* _EXERCISE REQUIREMENTS_
Copy every line of the records below, keeping each one identical.

(Stored data)
+++++
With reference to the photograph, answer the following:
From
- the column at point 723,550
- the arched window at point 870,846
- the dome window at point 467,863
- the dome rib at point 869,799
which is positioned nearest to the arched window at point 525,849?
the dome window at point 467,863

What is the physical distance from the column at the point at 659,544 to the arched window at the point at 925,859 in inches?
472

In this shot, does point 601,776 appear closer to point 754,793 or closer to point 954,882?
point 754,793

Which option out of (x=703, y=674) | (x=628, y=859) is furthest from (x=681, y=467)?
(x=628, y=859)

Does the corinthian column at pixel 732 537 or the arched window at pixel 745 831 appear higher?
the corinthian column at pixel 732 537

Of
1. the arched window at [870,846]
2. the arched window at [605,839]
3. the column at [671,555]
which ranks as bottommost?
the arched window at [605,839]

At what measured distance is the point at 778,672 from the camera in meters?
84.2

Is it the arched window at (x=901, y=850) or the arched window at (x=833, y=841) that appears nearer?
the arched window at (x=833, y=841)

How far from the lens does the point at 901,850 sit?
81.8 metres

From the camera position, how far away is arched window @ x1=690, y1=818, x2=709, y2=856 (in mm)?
+++++
* _EXERCISE RESULT_
With reference to the photograph, answer the following:
From
- the column at point 723,550
- the arched window at point 870,846
- the dome window at point 467,863
- the dome rib at point 869,799
which is positioned nearest to the arched window at point 525,849?
the dome window at point 467,863

What is the physical distance from the column at the point at 659,544 to the arched window at the point at 925,859 in inches?
472

In this shot, does point 601,776 appear closer to point 754,793 or closer to point 954,882?
point 754,793

Which option out of (x=703, y=674) | (x=628, y=859) is furthest from (x=681, y=467)?
(x=628, y=859)

Does the corinthian column at pixel 732 537 or the arched window at pixel 745 831 appear higher?
the corinthian column at pixel 732 537

Of
1. the arched window at [870,846]
2. the arched window at [605,839]
3. the column at [671,555]
which ranks as bottommost?
the arched window at [605,839]

At what measured distance is the point at 778,672 from the camera in meters?
84.2

Is it the arched window at (x=901, y=850) or the arched window at (x=833, y=841) that appears nearer?
the arched window at (x=833, y=841)

How far from the lens does the point at 901,850 sit?
81.8 metres

From the camera position, how far away is arched window @ x1=690, y1=818, x2=709, y2=856 (in mm)?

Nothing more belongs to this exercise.